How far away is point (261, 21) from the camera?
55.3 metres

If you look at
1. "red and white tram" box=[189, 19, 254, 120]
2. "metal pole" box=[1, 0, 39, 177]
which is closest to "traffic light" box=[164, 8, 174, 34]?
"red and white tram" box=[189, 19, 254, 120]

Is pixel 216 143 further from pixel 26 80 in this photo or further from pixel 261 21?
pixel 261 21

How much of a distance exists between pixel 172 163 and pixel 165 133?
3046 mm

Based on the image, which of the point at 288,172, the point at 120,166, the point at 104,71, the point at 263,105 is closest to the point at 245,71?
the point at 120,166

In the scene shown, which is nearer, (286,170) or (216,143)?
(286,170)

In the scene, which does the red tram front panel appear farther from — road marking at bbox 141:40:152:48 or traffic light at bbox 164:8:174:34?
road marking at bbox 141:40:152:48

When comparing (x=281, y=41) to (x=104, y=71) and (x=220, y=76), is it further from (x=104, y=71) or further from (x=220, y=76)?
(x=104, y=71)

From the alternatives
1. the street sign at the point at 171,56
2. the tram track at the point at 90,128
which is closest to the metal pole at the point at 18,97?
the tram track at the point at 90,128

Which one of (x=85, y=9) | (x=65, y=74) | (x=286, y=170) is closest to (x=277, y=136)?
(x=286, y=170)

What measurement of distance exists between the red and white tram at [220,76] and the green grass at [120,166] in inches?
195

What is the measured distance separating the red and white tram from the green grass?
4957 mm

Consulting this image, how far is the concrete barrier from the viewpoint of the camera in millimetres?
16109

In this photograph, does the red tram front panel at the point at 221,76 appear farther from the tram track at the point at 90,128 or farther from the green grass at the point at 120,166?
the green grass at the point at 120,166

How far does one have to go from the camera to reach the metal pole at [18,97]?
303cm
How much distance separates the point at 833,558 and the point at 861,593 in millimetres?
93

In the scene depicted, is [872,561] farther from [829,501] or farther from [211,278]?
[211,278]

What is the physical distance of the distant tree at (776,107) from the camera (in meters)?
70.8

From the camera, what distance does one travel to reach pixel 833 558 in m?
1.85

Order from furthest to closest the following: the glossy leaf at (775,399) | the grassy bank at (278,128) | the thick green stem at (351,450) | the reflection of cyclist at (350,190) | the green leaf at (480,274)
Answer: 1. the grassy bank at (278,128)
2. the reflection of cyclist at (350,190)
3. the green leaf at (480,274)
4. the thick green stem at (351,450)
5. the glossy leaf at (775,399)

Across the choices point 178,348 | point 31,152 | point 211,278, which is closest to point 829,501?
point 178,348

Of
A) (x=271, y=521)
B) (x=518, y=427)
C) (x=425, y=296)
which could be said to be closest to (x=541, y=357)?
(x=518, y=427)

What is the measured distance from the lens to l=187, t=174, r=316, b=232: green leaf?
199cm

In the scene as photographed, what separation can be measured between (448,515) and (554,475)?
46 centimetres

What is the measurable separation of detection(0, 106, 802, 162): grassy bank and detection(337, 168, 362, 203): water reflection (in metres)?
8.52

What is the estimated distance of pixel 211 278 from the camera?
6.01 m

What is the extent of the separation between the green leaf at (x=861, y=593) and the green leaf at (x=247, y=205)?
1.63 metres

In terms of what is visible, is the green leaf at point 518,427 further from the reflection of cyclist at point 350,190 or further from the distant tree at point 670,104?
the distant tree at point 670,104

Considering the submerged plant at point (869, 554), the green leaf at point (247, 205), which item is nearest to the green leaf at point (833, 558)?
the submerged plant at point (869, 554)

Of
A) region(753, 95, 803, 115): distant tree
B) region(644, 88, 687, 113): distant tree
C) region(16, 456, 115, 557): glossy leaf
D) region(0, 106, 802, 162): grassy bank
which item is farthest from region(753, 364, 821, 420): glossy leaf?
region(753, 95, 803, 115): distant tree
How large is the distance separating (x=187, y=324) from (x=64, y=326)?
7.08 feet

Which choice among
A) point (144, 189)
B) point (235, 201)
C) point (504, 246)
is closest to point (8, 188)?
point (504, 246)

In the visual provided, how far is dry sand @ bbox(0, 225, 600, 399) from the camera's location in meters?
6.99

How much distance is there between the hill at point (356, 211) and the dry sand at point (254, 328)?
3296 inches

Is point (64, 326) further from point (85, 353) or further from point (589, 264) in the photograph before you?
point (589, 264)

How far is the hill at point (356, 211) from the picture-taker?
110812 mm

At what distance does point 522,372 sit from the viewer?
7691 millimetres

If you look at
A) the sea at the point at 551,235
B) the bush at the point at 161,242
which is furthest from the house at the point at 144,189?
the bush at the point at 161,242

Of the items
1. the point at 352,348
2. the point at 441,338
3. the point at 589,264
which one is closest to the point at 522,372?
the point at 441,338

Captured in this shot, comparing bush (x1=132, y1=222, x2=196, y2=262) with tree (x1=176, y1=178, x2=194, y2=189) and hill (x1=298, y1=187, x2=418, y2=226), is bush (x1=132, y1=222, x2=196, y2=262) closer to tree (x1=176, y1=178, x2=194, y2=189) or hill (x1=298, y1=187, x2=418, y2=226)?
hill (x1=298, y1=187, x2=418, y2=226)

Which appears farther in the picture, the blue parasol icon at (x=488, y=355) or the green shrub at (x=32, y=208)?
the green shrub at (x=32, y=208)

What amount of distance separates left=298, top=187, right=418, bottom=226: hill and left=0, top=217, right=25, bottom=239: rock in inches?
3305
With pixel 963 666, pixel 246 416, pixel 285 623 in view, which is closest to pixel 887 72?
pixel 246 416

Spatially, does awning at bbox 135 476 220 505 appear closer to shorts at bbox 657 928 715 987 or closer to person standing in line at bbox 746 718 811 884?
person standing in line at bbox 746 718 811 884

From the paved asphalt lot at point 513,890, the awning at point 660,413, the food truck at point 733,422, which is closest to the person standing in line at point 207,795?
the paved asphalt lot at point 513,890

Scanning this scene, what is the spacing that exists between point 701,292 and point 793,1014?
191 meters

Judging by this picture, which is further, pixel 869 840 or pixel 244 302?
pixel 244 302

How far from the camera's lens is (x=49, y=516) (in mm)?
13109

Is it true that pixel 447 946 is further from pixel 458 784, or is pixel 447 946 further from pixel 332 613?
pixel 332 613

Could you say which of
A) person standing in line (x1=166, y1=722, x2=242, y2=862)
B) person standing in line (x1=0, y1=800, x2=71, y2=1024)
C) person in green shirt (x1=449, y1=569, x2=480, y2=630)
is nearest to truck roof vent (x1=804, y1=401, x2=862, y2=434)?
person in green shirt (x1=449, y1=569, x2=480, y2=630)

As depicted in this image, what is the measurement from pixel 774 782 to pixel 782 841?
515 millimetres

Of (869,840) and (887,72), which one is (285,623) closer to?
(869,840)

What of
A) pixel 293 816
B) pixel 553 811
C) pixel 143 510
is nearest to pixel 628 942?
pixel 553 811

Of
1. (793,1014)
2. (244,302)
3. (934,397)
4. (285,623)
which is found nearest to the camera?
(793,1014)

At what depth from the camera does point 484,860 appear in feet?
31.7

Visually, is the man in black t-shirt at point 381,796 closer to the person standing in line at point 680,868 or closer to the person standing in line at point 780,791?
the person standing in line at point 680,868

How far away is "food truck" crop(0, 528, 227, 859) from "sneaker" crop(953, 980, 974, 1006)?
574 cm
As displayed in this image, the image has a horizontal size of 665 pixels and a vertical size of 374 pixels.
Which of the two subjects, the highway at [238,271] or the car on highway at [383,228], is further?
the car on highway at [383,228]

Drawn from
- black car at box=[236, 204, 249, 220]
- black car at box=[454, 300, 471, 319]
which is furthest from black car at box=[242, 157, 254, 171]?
◇ ◇ ◇ ◇
* **Requirement**: Report every line of the data above that contains the string "inches", treating uppercase and lowercase as distinct.

* **The answer**:
What measurement of distance exists between the red and white tram at [220,76] and the green grass at [120,166] in inches?
3296 inches
What amount of distance separates left=298, top=187, right=418, bottom=226: hill and left=0, top=217, right=25, bottom=239: rock in inches?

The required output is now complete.